STALKER (Сталкер)
filmi üzerinden Tarkovski, Lem ve Borges’e anlık bakış
“Dünya çok
sıkıcı bir yer oldu. Telepati yok, UFO yok. Orta Çağ daha ilginçti. Her evde
ruh vardı, kilisede de tanrı.”
Stalker, Arkadi ve Boris Strugatski‘nin
1972 tarihli Roadside Picnic adlı kitabından 90′larda
Türkiye’de Uzayda Piknik adıyla Sarmal Yayınevi tarafından yayınlanmıştı) Stalker
başlığıyla Andrei Tarkovski tarafından 1979’da filme
uyarlandı.
Aşağıdaki tarihsel sıralamayı ilk kez bir
araya getirdiğimde Stalker’a varan yolun temelinin 1940 yılında Arjantin’de
atılmış olabileceğini düşündüm ciddi ciddi. Verilere birlikte bir göz atalım.
1940 – Tlön, Uqbar, Orbis, Tertius – Öykü – J.L.Borges
1961 – Solaris – roman – S. Lem
1972 – Solaris (film) – Tarkovski
1972 – Roadside picnic – Roman – Arkadi ve Boris Strugatski
1979 – Stalker (film) – Tarkovski
Tlön, Uqbar, Orbis, Tertius
2007 yılının kasım sonunda Rotterdam’da,
bir gazete binasının çatı katında, küçük bir grup dünyaca ünlü Tlön, Uqbar,
Orbis, Tertius adlı öyküsünü okuduk. Geçici olarak bir Borges okuma grubu
oluşturmuştuk. Okumaların bitiminde kartonlara hazırlanmış Borgestanırlık
sertifikalarını bölüştük. Hoş bir entelektüel esinti şimdi arkada kalan.
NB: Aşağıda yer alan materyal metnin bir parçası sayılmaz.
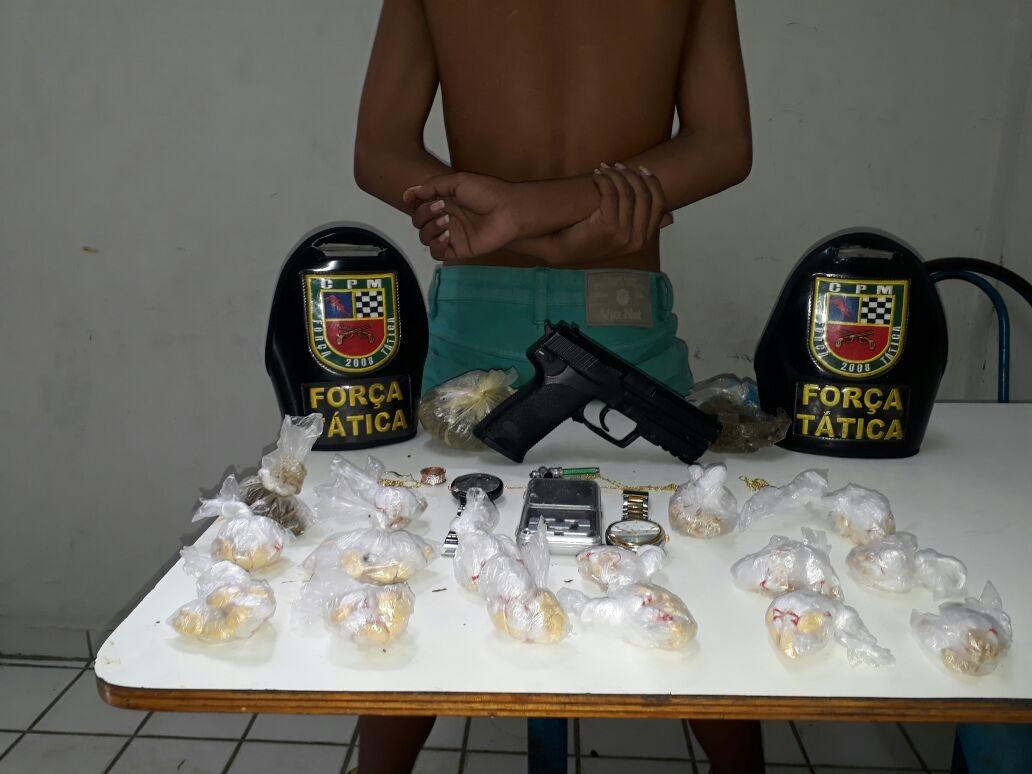 Adolescente é apreendido com arma falsa e mais de 140 porções de oxi e maconha na Zona Centro-Oeste de Manaus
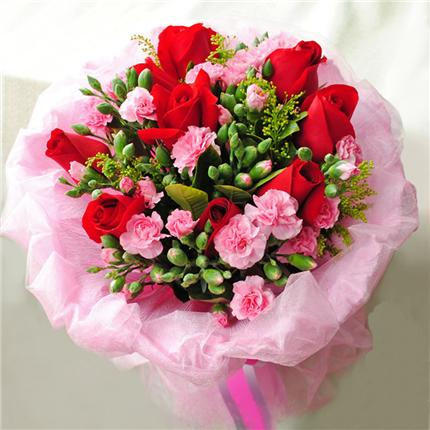 红玫瑰9朵,粉色康乃馨9支,点缀多头粉康 黄莺 满天星等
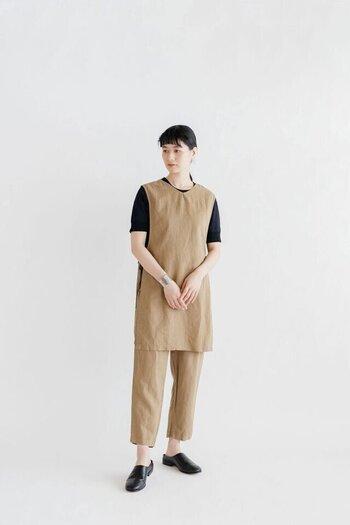 両脇を紐で結んで着る、まるでエプロンのような形のベスト。リネンのシャリ感とコットンの柔らかさが組み合わさり、おうち時間にもぴったりなやさしい使い心地です。お尻がすっぽり隠れる丈感で、やや細身のパンツやスカートとの相性がよく、写真のようなワントーンコーディネートも素敵。インナーに長袖を組み合わせれば秋も欠かせないアイテムに。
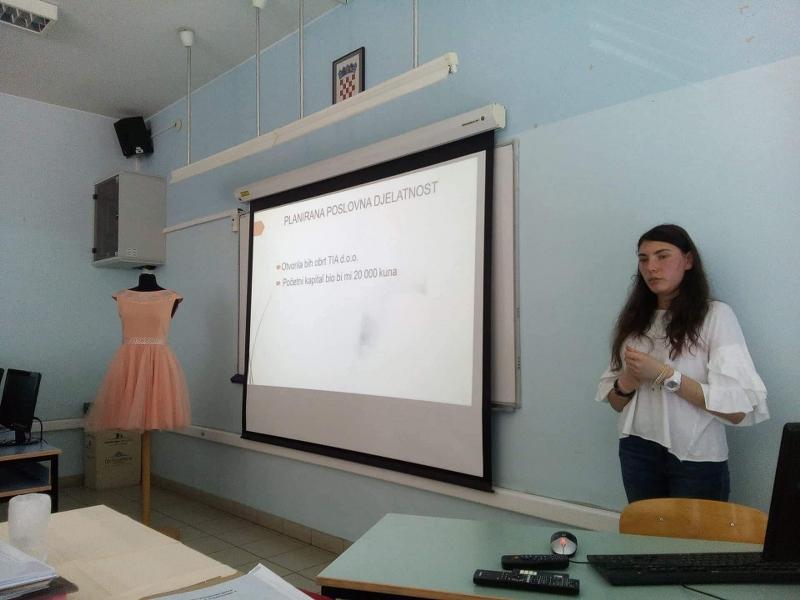 Lara Bobek _ prezentacija_800x600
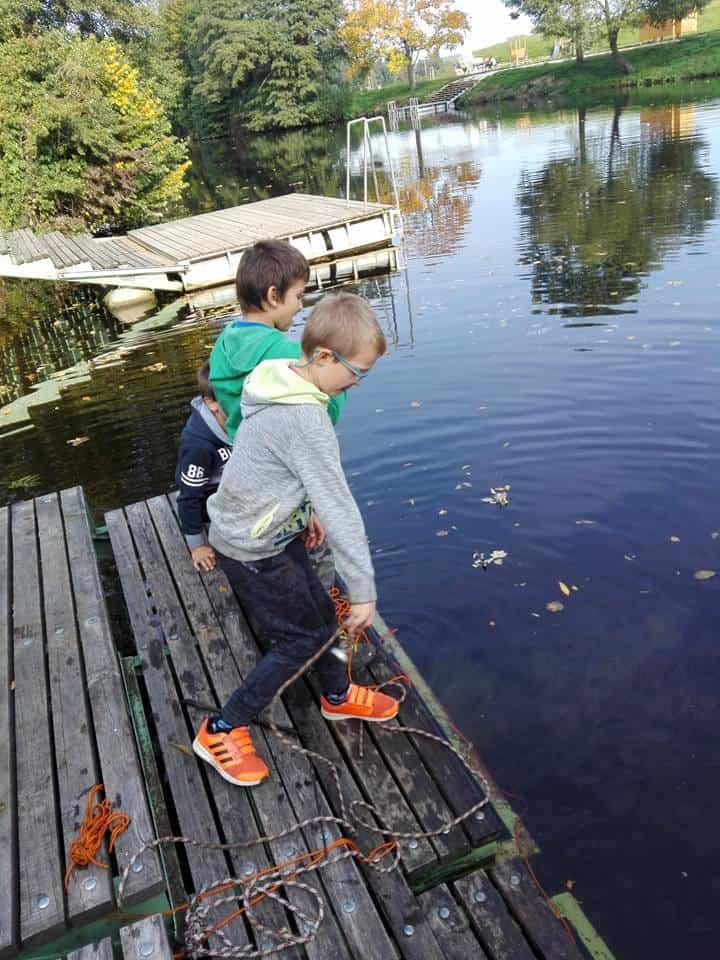 deti hádžu do vody neodýmové magnety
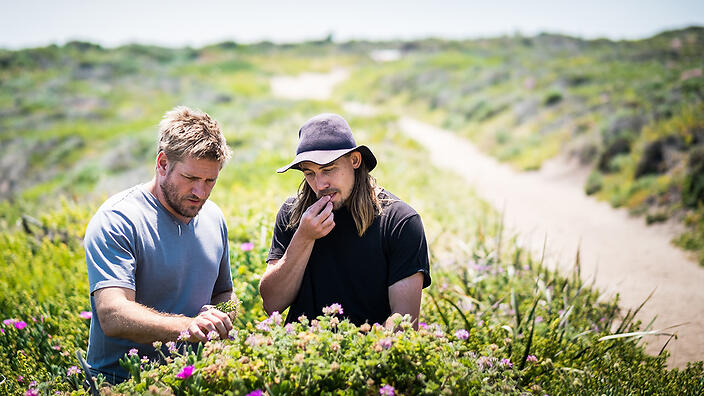 Curtis Stone left Foraging in Western Australia with Chef Paul Iskov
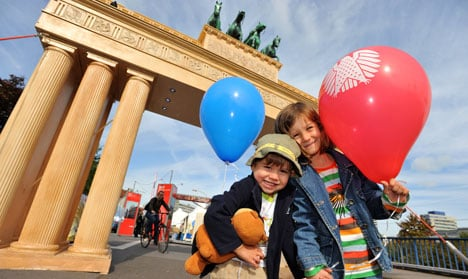 Germans celebrate reunification 19 years on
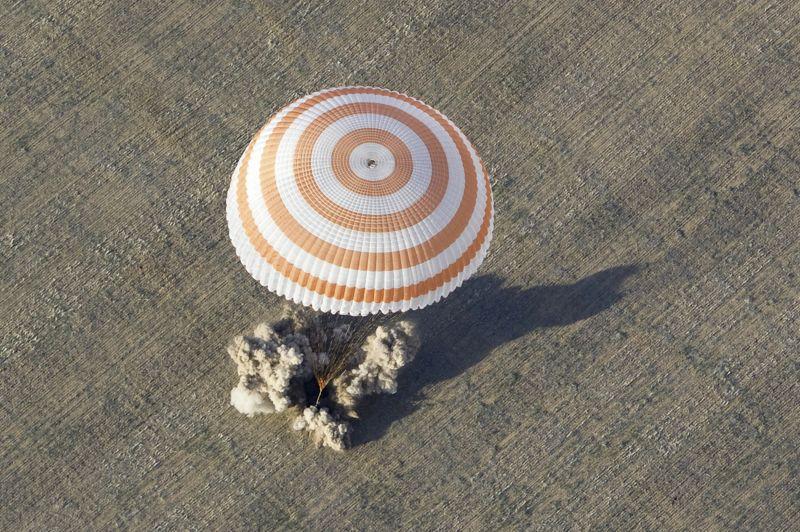 <strong>Réussi.</strong> Trois astronautes de la Station spatiale internationale ont atterri tôt lundi matin dans les steppes du Kazakhstan. L'Américain Joe Acaba et les Russes Guennadi Padalka et Sergeï Revine sont revenus sur terre à bord d'un vaisseau Soyouz suspendu à un large parachute blanc et rouge. Les trois hommes, qui ont passé 123 jours dans la plateforme qui tourne en orbite à 385 km de la Terre, ont immédiatement été pris en charge par des médecins. Trois autres astronautes - le Russe Iouri Malentchenko, l'Américaine Sunita Williams et le Japonais Akihiko Hoshide -sont restés à bord.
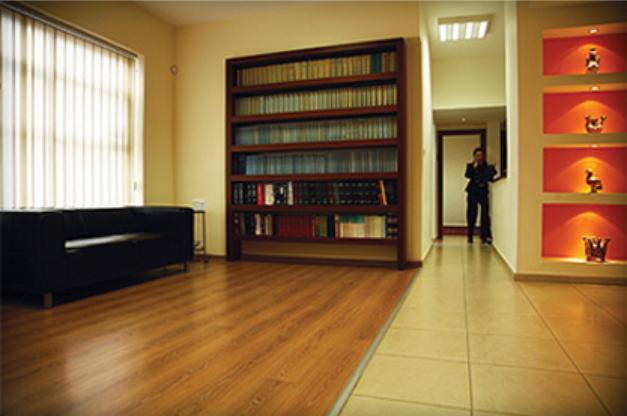 משרד עורך דין רשלנות רפואית ירון מויאל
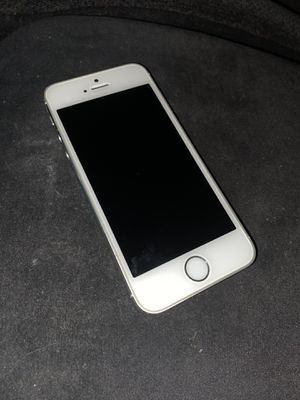 iPhone 5s 16gb LIKE NEW- unlocked/clean IMEI for Sale in Bristol, PA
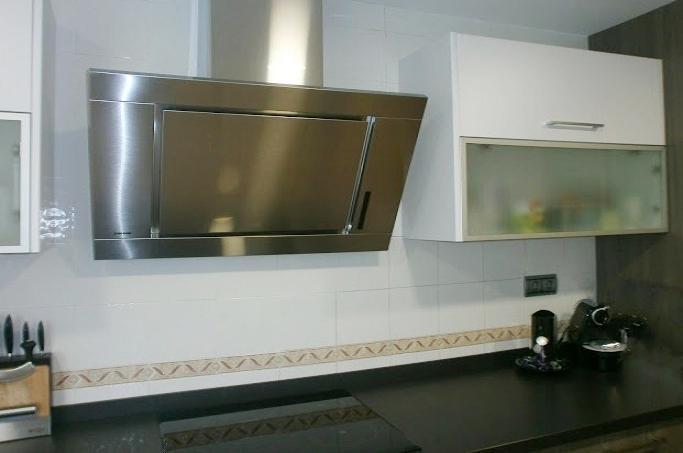 Una reforma muy habitual unir la cocina y el lavadero - Cocinas con campanas decorativas ...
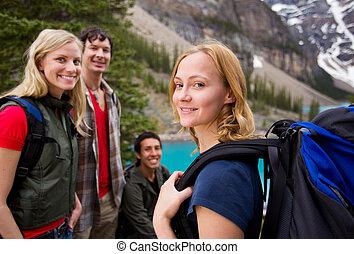 excursionismo, amigos, al aire libre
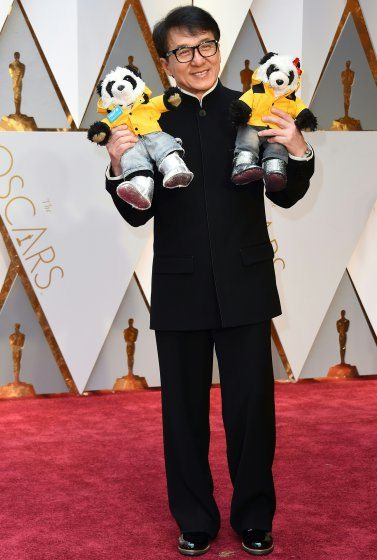 jackie-chan-oscars-2017-red-carpet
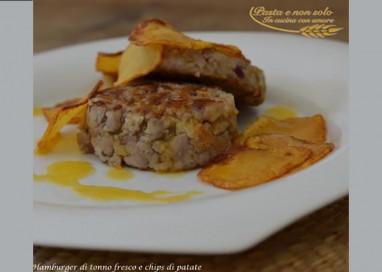 Hamburger di tonno fresco e chips di patate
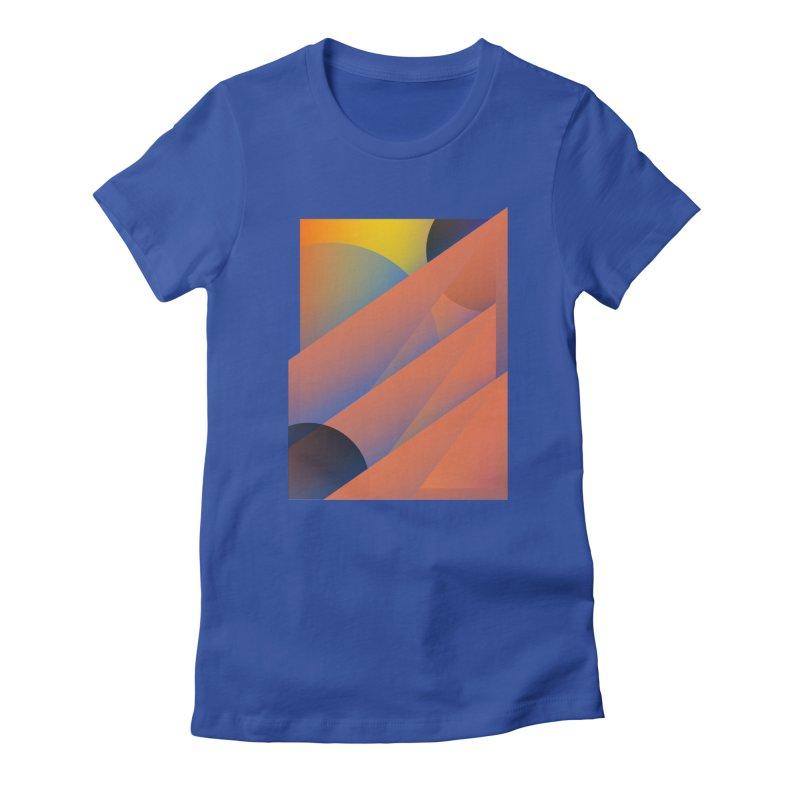Lumen Vultus Women's T-Shirt by His Artwork's Shop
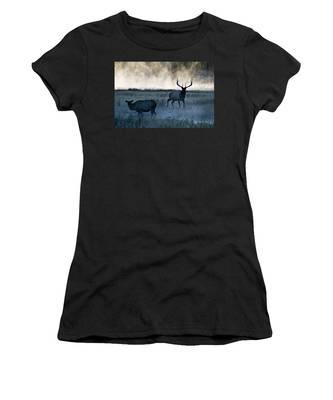 Elk In The Mist Women's T-Shirt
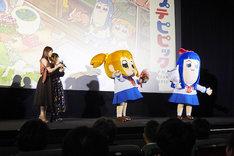 「ポプテピピック」先行上映会の様子。向かって左には小松未可子と上坂すみれ、右にはポプ子とピピ美の着ぐるみが。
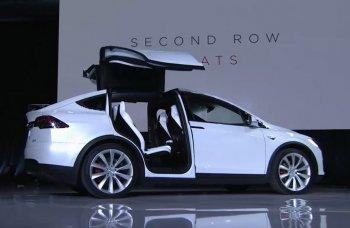 """Màn ra mắt Tesla Model X bị chê """"tơi tả"""""""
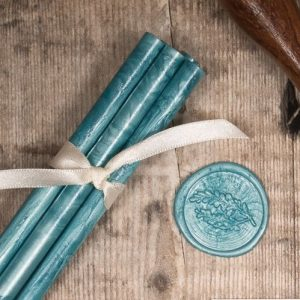 DIY wax seals for your wedding stationery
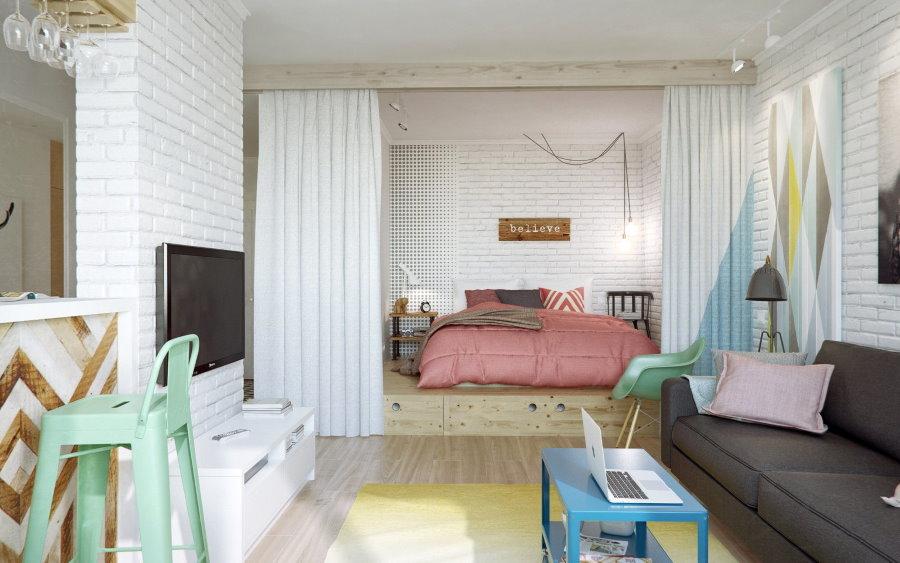 Зонирование белыми шторами спальни-гостиной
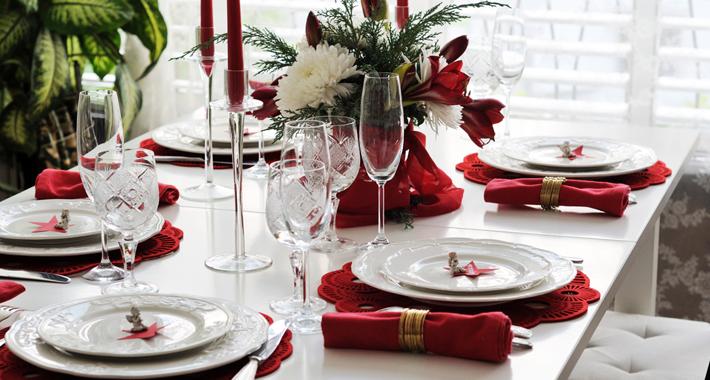 Regole di bon ton per pranzi e cenoni all 39 insegna del buon gusto mitindo - Bon ton a tavola ...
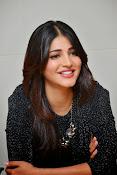Shruti Haasan Glam pics-thumbnail-32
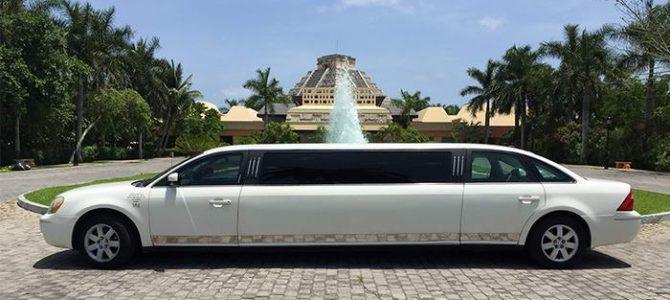 Ford 500 Limousine Riviera Maya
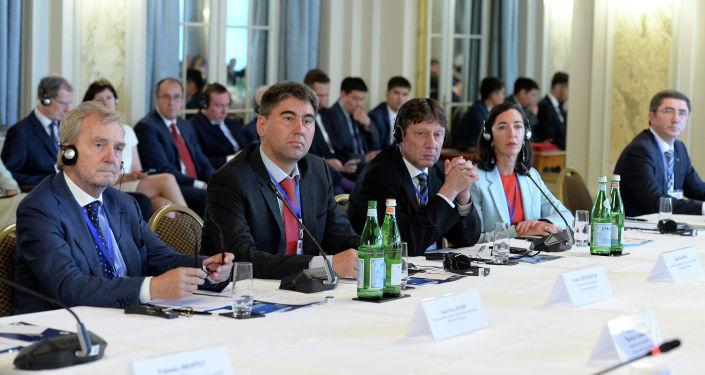 Встреча с представителями крупного бизнеса Швейцарии президента Кыргызской Республики Сооронбая Жээнбекова на в городе Берн. 10 июля 2019 года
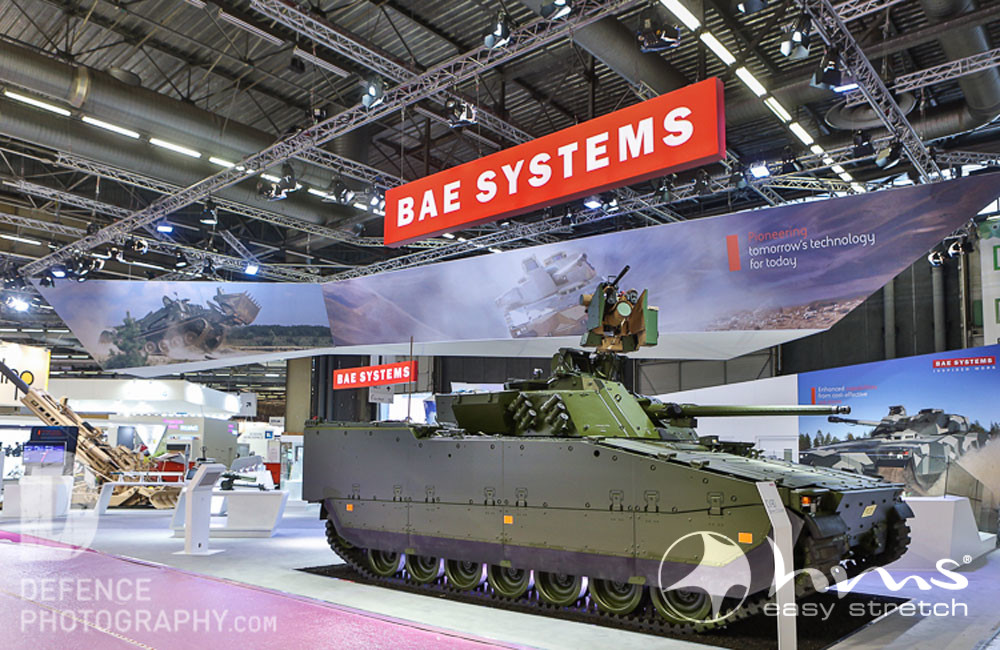 Hms Easy Stretch Fertigt Deckenbanner Für BAE Systems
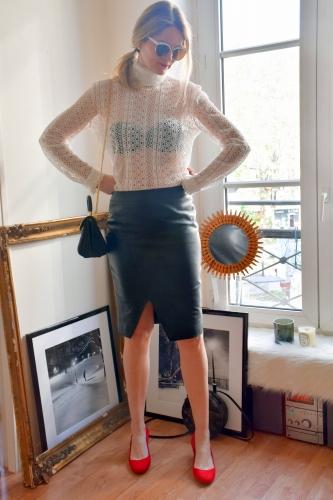 karine arabian,blog mode,paris,helline,jupe en cuir,jupe en cuir helline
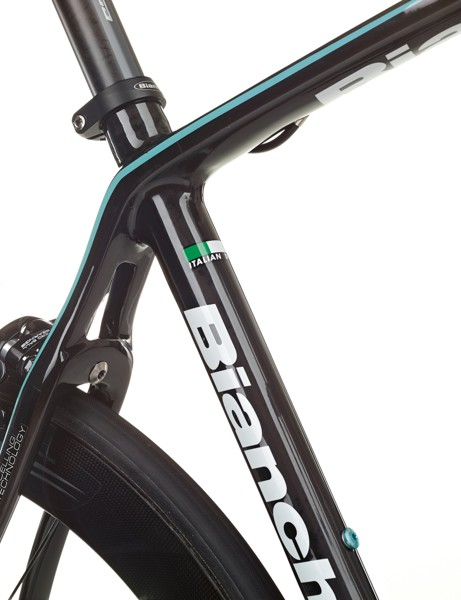 The Infinito CV is not more flexible because of the Countervail, Bianchi claims, but just better at damping vibration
Tlön, Uqbar, Orbis, Tertius’u üçüncü kez
okumaya hazırlanırken yaptığım bir keşfi (daha sonra araştırınca başkalarının
da aynı keşfi yaptığını görerek sevindim) o gece arkadaşlarıma da açtım.
Tez şu: Stanislaw Lem,
Solaris (1961) adlı ünlü bilimkurgu yapıtına Borges’in bu öyküsünden
esinlenmiş olabilir.
1940’larda yazılmış öyküyü okuyanlar Tlön
gezegeninin tartışma kışkırtıcı kurgusunun Berkeleyci idealizmin üzerine
kurulduğunu biliyorlar. Tlön gezegenine ait bilgiler önce dünyada basılan
ansiklopedilerde arzı endam ederler. Yirminci yüzyılın başlarındaki basım
şartlarında klişeleri hazırlanmamış, dizilmemiş olmalarına rağmen basılmış bazı
ansiklopedilerde yer almışlardır. İki arkadaş bunların peşine düşerler ve
sonunda bir tanesini ele geçirirler. Ansiklopedinin sözdizininde Tlön bahsi
geçmez ama onlarca sayfa bilgi olarak bazı ciltlerde mevcutturlar. Giderek bu
kaçak sayfalara daha sık raslanmaktadır. Tlön gerçekliği kendini bizim bilinen
dünya gerçekliğine sinsice eklemlemiştir. İdealist sızıntıdır bir çeşit yani.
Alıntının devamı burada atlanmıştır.